Carnival Time

Today is the first day of Carnival, but I’m almost resigned to not going. My legs really won’t take it any more and I’m only just getting over a few hours slow walking last Wednesday, though I was out taking pictures again yesterday. This year I got as far as planning my route, complicated by rail closures today on two lines that I would normally use, but I’m not going to make it. The nearest I’m likely to get is a can of Red Stripe.

It took me 25 years to get to Notting Hill Carnival for the first time in 1990, partly because for the first few years it was a relatively small and poorly publicised event but later because of the demonisation it suffered in our largely racist press.

By 1990 I was becoming increasingly interested in documenting London as a multicultural city and knew I had to photograph carnival, so set out still with some trepidation and anxious warnings from friends. I loved the noise and the atmosphere and the colour, so of course I photographed it in black and white!

I continued to go back for the next 20 or so years, usually going for both days, and it became one of the highlights of my photographic year. I think there was perhaps a year or two when I was out of the country at August Bank holiday, and in 2005 I was suffering from a knee problem. I packed my photographic bag – always a small one for carnival – and dragged myself the 500 yards to the station, climbed up the bridge to get to the right platform and collapsed to the ground in pain. It was only then I realised that there was no way I was going to make it, rested for a few minutes and then hobbled my way slowly home.

I did allow myself to photograph in colour some years, but I found it a distraction and I think my best pictures are black and white. Some years too I took a panoramic camera too, loaded with colour film, and I felt its wide sweep enabled me to capture more of the atmosphere of the carnival procession. One of those images ended up being printed huge with a doorway people could walk through as an entrance to a museum exhibition; I was delighted to see it used but felt it didn’t improve the picture.

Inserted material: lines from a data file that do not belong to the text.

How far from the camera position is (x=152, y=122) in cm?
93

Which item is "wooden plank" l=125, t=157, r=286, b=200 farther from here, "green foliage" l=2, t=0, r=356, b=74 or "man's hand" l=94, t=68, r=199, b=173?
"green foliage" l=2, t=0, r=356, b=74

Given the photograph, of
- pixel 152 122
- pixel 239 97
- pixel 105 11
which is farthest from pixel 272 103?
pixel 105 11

Rather to my surprise I find it’s 7 years since I last went to carnival, and on My London Diary I then wrote:

But either I’m getting too old for it, or perhaps carnival is changing, and this year I found it a little difficult. So I went on the Sunday, stayed around three hours and didn’t really want to return for the big day. So I didn’t.

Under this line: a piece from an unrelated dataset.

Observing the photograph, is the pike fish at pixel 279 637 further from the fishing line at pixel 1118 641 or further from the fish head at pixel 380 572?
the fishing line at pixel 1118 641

But I am thinking about Notting Hill today, and about North Kensington in particular. Although I haven’t been to carnival I have made quite a few visits there over the past couple of years, and I’ve set an alarm and like carnival I will stop at 3pm for a period of silence to remember Grenfell.

You can see more pictures from several years at Carnival on My London Diary, but my favourite selection of the black and white work is a set of 20 pictures from the show English Carnival with three friends at the Juggler in Hoxton in 2008 from which the black and white images above come.